PASSAGE:
□ □ □

China’s adventures in deep-sea mining

China’s adventures in deep-sea mining

In the oceans, at a depth of as low as 5000 meters, there lie the critical minerals for the usage of modern societies starting from smartphones to electric cars to green energy. Oceans provide an alternative to land-based resources as they are getting depleted or getting more challenging to access. In certain parts of the ocean, these minerals are available in much more quantity than in the land-based reserves. The minerals can also be considered as the new ‘Gold Rush’, where the race is to mine the precious minerals buried in the seabed. 

Generally, four types of mineral resources can be found in the deep sea:

1.       Liquid and Gaseous substances like petroleum, helium, condensate, carbon dioxide, and nitrogen.

2.     Ore-Bearing silts and brines which contain various minerals like zinc, copper, and iron. These minerals are generally found at depths which are greater than three meters.

3.      Other useful minerals in the form of siliceous and calcareous oozes, phosphorite, and manganese nodules, which occur on the sea-surface or at a depth less than three meters.

4.     Cobalt-rich crusts and polymetallic nodules are also found but very difficult to access as are loosely scattered across the seafloor in the areas around the volcanic region.

The deep-sea region is vast, and till date, only a few areas are explored, and based on the current level of understanding and technological feasibility, five areas have been identified which are rich in mineral deposits. These five promising regions are the Pacific area in the US exclusive economic zone (EEZ) around the Hawaiian Archipelago, the Clarion-Clipperton area in the Pacific Ocean, the South Pacific area, the Red Sea area, and the Central Indian Ocean Basin.

The minerals in the deep-sea ocean, which are accessible as per the current technological feasibility, are the ‘Manganese Nodules.’ They contain vast amounts of other minerals like copper, nickel, and cobalt. The international community also started looking forward to the commercial and economic benefits of these mineral resources. To utilize newly discovered minerals, the UN came forward and took responsibility for the management of mineral resources in the deep seas.

□ □ □

Contour annotation records
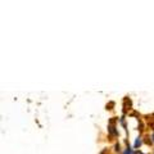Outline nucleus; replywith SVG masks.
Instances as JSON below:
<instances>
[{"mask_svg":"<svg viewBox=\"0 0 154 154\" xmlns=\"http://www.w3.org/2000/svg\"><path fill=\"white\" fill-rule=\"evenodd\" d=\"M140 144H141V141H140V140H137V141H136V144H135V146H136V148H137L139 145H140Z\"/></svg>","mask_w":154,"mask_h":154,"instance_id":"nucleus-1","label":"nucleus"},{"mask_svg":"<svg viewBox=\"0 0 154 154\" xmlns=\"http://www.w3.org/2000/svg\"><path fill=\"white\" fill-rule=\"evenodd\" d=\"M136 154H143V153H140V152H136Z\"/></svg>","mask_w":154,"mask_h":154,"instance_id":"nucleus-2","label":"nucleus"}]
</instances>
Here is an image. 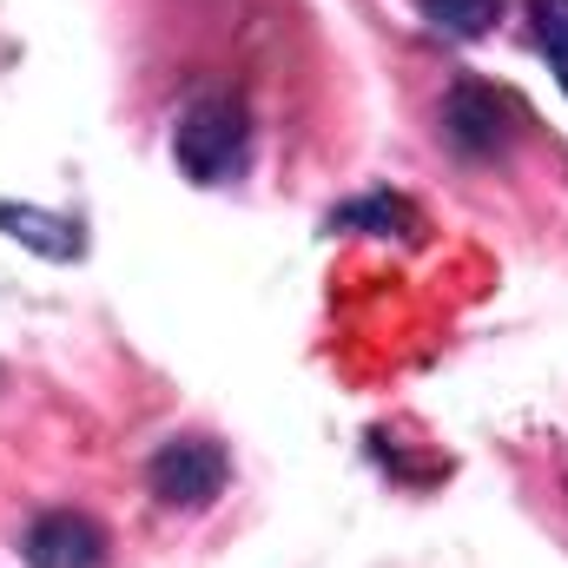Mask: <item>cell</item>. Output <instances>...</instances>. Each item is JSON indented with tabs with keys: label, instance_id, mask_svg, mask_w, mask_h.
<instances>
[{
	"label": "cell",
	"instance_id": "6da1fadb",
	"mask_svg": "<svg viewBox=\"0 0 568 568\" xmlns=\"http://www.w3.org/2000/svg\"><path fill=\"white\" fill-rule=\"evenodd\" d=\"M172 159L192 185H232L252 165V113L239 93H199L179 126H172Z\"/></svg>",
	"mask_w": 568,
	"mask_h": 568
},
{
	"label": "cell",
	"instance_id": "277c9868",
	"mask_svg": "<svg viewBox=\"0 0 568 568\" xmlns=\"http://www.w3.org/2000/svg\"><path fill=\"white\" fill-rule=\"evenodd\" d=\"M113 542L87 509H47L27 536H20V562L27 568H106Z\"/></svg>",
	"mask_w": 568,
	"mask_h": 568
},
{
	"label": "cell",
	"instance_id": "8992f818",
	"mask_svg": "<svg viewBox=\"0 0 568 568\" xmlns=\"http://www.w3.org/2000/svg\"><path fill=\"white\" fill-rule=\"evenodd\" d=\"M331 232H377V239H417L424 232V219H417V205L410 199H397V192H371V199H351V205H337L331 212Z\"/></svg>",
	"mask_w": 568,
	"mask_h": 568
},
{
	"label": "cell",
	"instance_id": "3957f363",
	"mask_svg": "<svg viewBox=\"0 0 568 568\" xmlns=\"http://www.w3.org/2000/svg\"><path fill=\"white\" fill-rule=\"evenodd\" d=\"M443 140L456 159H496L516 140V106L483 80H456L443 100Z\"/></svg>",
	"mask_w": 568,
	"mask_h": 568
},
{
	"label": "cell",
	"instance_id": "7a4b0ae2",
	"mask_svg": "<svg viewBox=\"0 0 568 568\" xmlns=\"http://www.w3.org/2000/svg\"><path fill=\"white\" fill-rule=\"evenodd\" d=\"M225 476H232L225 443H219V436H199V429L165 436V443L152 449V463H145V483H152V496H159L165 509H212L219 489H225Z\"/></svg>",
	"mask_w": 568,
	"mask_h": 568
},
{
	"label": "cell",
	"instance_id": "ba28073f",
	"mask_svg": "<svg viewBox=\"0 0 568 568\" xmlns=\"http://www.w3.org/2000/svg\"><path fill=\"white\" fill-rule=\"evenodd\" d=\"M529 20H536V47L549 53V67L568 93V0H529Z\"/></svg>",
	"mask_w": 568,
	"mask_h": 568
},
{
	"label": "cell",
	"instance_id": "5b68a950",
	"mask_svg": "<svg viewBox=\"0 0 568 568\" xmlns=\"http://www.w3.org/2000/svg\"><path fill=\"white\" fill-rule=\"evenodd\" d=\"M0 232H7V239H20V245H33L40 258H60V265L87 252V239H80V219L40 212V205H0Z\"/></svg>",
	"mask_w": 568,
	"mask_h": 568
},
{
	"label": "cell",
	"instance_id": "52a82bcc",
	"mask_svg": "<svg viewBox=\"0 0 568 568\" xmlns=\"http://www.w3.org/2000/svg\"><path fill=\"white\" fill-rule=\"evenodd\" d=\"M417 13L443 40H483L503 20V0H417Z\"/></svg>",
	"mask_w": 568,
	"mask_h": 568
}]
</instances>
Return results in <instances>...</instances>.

□ □ □

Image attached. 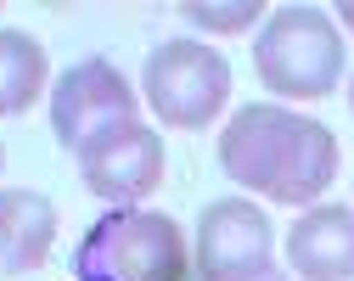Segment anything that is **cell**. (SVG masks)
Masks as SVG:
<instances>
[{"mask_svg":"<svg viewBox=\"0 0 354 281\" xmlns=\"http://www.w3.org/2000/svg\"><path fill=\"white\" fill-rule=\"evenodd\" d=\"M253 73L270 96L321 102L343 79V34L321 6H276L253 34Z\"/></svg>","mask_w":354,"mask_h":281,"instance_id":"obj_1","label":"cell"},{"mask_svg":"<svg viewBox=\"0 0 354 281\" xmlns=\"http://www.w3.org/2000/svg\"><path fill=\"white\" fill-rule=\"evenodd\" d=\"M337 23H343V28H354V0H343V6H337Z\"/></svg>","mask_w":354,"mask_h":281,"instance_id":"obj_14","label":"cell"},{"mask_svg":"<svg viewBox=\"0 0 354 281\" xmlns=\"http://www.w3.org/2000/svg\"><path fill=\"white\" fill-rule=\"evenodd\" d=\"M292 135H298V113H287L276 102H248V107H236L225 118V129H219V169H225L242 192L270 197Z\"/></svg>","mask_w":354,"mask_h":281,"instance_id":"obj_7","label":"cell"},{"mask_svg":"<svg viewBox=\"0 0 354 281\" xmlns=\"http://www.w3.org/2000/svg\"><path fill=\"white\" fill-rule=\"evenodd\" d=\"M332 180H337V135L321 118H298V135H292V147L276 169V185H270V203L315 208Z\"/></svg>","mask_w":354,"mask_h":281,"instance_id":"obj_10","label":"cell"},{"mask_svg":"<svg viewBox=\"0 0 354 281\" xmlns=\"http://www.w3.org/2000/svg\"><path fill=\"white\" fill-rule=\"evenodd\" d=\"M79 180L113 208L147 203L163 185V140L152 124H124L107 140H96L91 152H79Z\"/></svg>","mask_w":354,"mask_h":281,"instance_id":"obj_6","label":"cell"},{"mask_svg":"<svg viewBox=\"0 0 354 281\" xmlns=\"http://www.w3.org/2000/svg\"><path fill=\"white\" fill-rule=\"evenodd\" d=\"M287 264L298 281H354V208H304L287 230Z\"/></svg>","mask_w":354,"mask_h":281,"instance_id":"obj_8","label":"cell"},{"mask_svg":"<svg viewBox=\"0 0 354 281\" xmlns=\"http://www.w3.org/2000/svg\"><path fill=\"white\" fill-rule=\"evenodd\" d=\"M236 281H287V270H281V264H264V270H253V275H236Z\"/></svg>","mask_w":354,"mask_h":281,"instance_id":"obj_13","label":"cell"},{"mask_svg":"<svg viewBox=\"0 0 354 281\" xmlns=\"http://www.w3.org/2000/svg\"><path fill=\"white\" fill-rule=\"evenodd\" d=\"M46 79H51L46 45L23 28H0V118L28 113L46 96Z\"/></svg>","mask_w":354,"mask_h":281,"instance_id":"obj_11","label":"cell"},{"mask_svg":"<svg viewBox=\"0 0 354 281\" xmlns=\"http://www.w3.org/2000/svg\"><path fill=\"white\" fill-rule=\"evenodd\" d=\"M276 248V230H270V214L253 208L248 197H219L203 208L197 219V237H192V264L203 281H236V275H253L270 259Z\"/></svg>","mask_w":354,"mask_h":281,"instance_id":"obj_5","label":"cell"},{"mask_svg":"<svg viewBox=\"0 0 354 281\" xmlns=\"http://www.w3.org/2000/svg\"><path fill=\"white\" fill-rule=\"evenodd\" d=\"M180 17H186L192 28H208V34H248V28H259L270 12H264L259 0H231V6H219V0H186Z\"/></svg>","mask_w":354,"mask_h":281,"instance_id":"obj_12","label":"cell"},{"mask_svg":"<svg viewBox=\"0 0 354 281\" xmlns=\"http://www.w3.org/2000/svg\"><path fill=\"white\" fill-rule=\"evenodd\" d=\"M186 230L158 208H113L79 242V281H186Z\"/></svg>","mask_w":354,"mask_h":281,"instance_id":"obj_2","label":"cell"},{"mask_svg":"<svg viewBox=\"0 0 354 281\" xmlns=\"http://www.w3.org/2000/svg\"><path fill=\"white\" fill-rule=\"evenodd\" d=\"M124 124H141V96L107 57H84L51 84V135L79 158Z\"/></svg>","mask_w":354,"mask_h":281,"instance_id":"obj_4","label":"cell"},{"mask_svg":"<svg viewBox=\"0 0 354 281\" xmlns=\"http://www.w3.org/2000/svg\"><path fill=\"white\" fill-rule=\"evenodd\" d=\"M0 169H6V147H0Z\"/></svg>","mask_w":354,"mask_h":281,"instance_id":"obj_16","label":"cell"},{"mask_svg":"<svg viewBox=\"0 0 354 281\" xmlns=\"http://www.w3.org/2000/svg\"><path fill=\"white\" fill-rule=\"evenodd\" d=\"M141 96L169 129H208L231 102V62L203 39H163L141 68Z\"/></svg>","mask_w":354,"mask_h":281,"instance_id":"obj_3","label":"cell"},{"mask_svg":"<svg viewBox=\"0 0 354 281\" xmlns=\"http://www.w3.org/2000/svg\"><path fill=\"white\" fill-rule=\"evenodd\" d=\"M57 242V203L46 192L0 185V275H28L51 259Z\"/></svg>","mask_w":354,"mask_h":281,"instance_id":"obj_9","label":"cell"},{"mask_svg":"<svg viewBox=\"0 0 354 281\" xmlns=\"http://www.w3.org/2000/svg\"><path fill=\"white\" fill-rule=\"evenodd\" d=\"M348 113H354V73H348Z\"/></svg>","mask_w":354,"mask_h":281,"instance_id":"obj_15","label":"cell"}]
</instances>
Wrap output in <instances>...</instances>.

□ □ □

WHAT IS ASKED:
1) Answer these questions using the text on deep-sea mining:
(a) At what depth does the text say the critical minerals lie?
(b) How many regions rich in mineral deposits have been identified?
(c) Which minerals does the text call accessible with current technology?
2) Quote the text on deep-sea mining word for word from "In the oceans, at" to "greater than three meters.".
3) Continue the text on China's deep-sea mining from where it stops.

THE ANSWERS:
1)
(a) As low as 5000 meters.
(b) Five.
(c) Manganese nodules.

2)
In the oceans, at a depth of as low as 5000 meters, there lie the critical minerals for the usage of modern societies starting from smartphones to electric cars to green energy. Oceans provide an alternative to land-based resources as they are getting depleted or getting more challenging to access. In certain parts of the ocean, these minerals are available in much more quantity than in the land-based reserves. The minerals can also be considered as the new ‘Gold Rush’, where the race is to mine the precious minerals buried in the seabed. 

Generally, four types of mineral resources can be found in the deep sea:

1.       Liquid and Gaseous substances like petroleum, helium, condensate, carbon dioxide, and nitrogen.

2.     Ore-Bearing silts and brines which contain various minerals like zinc, copper, and iron. These minerals are generally found at depths which are greater than three meters.

3)
As the seabed minerals have huge potential and are capable of boosting the economy, various countries were attracted towards them. The developing countries were concerned that, as the developed countries are far more technologically advanced, they might try to capture the majority of the mineral resources under their ambit, which can later lead to potential power struggles as well. Therefore, “The General Assembly unanimously adopted Resolution 2340 (XXII) on December 18, 1967, which recognized “the common interest of mankind in the seabed and the ocean floor, which constitute the major portion of the area of this planet.” In the resolution, the UNGA (United Nation General Assembly) declared that:

“The exploration and use of the seabed and the ocean floor, and the subsoil thereof should be conducted in accordance with the purposes and principles of the Charter of the United Nations, in the interest of maintaining international peace and security and for the benefit of all mankind.”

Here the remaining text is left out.